SUPPLIED PASSAGE:
Neither. Dragons are six-limbed, warm blooded entities with scales. They're closer to birds than mammals, but they're clearly their own kingdom.

This. Dragons only make sense as their own group. Which also opens up interesting room for exploring variants and other forms of draconic life.

They're Chordates.

No.

They're mother fucking dinosaurs.

...

Insects

Successful chimera of everything.
If you are talking about D&D dragons, read Draconomicon.

>their own kingdom
Slow down, cowboy!

>Poor Little Primate Boy

This brings memories of an old comedy show that had a sketch about a group of knights who killed dragons to sell their meat.

They are their own class of animals. Six limbs, laying eggs, warm blooded but at least the same level of intelligence as humans.

Neither, it goes like:

>Mammalia
>Aves
>Reptlia
>Whatever fish are...
>Draconia

Didnt the 2e Draconomicon answer all these questions?
I seem to remember fully detailed drawings of skeletal structure and all that fun stuff....
Off to my library to see if that's the right book

>Class Draconia
Belong to the Chordata Phylum: Warm blood, scales, egg based reproduction, 4 chambered heart. 4 fingers per limb plus a dewclaw.

Most Draconia creatures have six limbs, but in some cases, a pair of them can have evolved to become merely vestigial.

Most known orders:
>Iveria
Wyverns and Drakes, forelegs become vestigal, high developt wing, usually good fliers with loner behavior.

LISTED RECORDS:
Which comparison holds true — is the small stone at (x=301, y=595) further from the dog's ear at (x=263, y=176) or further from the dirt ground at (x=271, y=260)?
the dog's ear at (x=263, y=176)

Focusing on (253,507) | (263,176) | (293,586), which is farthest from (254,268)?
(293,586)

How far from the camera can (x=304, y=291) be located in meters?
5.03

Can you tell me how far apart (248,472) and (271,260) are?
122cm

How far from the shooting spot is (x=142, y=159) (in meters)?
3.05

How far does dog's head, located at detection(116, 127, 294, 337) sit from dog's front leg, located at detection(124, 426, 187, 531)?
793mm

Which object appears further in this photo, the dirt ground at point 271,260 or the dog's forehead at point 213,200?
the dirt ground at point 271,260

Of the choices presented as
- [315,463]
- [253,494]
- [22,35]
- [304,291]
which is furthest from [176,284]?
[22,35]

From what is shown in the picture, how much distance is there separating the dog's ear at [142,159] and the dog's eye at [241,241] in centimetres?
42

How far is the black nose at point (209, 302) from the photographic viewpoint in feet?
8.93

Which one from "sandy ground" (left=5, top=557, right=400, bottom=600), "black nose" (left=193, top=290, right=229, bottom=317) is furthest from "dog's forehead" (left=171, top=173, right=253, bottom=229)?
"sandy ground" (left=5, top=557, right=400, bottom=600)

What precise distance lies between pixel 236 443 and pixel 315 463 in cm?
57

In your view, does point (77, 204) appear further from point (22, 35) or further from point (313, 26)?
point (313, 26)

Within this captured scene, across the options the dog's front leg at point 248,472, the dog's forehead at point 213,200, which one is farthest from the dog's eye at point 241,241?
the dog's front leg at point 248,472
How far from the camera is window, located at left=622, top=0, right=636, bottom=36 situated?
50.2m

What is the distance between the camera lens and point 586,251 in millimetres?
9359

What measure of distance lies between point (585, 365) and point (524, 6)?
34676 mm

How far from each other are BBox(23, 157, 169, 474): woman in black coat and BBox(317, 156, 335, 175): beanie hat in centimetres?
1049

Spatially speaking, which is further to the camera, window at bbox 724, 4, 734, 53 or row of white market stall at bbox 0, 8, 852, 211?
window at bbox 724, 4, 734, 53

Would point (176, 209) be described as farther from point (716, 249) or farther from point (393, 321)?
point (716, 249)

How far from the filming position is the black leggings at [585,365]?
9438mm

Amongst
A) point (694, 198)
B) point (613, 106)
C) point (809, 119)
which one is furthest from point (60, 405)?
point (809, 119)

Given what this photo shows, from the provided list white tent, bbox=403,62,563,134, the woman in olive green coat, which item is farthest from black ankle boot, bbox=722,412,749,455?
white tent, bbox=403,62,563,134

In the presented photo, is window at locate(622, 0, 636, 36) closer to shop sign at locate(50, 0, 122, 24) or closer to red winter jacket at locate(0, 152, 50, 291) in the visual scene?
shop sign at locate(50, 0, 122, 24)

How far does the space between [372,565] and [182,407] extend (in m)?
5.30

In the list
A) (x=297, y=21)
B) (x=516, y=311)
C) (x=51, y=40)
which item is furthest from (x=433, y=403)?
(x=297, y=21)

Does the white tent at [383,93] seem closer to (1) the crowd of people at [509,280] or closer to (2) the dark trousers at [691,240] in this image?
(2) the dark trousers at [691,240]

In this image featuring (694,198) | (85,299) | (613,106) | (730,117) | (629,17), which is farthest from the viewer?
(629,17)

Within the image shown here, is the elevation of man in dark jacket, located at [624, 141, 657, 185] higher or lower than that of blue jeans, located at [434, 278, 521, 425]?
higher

TO BE DONE:
**1.** Rename "Chordates" to "Vertebrates" in the stretch of the dragon-classification thread from "This. Dragons only" through "chimera of everything.", and write out that stretch in full.
**2.** Extend the dragon-classification thread from its final line.
The records are separate material with no connection to the dragon-classification thread.

FINAL RESULTS:
**1.**
This. Dragons only make sense as their own group. Which also opens up interesting room for exploring variants and other forms of draconic life.

They're Vertebrates.

No.

They're mother fucking dinosaurs.

...

Insects

Successful chimera of everything.

**2.**
>Verus Dracus
Literally true dragons, most of the fully formed six limbed dragons, but also include pseudo-dragons.

>Serpens
No visible external limbs, or just wings.

This is starting to sound like Monster Hunter. Which is totally fine by me.

Don't forget Longs:
>Sinodraco
Serpentine bodies, no wings, use magic for flight.

Considering that they have 6 limbs i say they are an early branch of reptiles that split of together with mammals but are a sepparate group.

Shouldn't this be a Familie within Serpens? they seem to have the same overall morphology

No.
Those are Ichtio-Dracus

Dragons that grow from a fish-like larva form, to amphibious horned serpentine form to a four-legged serpentine lung as they age.

They fly by using a magical sediment that gathers in the form of pearls arround their necks.
These pearls allow them to manipulate lightning and electromagnetic fields.

Dragons are for loving and protecting.

Based Laius dropping truth bombs left and right.

Depends. Is the lizard a proto-mammal from the Synapsid family line?

Dragons are known to have many evolutionary spinoffs as well, Griffons, basalisks, cockatrices, and the sapient kobolds are theorized to be evolved from scaled and plumed draconis ancestors

>their own kingdom

You mean their own class?

Dragons are for rape.

>their own kingdom.

WHAT

There was a Disney movie about that too.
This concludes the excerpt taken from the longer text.